Les amoureux de l’histoire de l’art, les curieux, les enquêteurs dans l’âme vont se régaler avec ce nouveau périple artistique présenté au musée des beaux-arts durant cinq mois. « Dans la poussière de Séville… sur les traces du Saint Thomas de Velázquez » permet à la fois d’ausculter un tableau unique, trésor des collections, mais aussi de goûter à la magie de l’histoire de l’art, pleine de mystères, de questions restées en suspens et d’investigations à venir. La nouvelle exposition est tout cela et bien plus encore.
Fait exceptionnel, seuls deux musées français possèdent un tableau de Velázquez, Orléans et Rouen. Qui plus est, la cité johannique est la seule en France à posséder une toile datée de la période sévillane et donc de jeunesse du grand maître, Rouen possédant un tableau de la période madrilène.
========================================
■ **Tâche courte**
Pouvez-vous poursuivre le texte sur l'exposition Velázquez après sa dernière phrase ? Ces items n'ont aucun lien avec le texte sur l'exposition Velázquez.

(Une série d'items)
========================================
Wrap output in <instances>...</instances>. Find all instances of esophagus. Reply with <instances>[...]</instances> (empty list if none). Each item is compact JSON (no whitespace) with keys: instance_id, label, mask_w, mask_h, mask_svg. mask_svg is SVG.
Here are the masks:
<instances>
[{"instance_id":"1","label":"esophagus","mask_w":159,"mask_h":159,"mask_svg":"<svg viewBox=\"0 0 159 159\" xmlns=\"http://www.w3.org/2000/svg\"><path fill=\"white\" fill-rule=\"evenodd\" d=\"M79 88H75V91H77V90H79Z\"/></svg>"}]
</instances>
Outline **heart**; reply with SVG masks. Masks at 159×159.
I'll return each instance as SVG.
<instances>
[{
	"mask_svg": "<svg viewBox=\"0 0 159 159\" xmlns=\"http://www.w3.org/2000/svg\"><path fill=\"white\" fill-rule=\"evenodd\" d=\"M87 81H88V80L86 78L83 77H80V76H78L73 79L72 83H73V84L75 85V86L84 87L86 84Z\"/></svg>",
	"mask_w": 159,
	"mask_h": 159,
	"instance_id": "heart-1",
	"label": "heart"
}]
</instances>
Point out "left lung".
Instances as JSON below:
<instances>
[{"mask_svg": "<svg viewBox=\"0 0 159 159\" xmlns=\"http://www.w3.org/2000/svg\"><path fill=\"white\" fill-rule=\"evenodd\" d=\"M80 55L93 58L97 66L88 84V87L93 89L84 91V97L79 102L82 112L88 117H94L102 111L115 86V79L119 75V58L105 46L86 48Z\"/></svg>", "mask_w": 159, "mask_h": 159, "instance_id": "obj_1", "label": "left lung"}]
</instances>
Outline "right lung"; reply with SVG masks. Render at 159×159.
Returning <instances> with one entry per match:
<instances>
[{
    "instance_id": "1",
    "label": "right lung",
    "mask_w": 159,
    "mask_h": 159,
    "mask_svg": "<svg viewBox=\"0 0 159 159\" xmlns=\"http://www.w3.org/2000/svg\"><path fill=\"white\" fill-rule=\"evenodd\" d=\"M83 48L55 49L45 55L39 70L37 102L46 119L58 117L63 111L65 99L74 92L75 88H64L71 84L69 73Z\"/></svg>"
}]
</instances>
========================================
■ **Réponse**
Un joyau et un mystère
Joyau aux origines mystérieuses, le Saint Thomas de Velázquez est donc enfin mis à l’honneur et en lumière grâce au travail de l’équipe du musée et du commissaire de l’exposition Corentin Dury qui a enquêté pendant des mois sur ce tableau hors du commun. « Le premier mystère déjà, c’est que l’on ne sait pas comment le tableau est arrivé au Musée des beaux-arts d’Orléans », raconte Corentin. L’exposition présente dans un premier temps la redécouverte de ce chef d’œuvre qui fut cité pour la première fois à Orléans en 1843 dans un catalogue, mais sous le nom du peintre Murillo et comme simple « solitaire ». Il faudra attendre 1920 et la venue de l’historien Roberto Longhi pour reconnaître la main du jeune Velázquez et le sujet, un apôtre du Christ. A partir de ce moment, le tableau prend une place majeure dans l’histoire de l’art moderne et tous les musées, le Louvre en tête, nous l’envient.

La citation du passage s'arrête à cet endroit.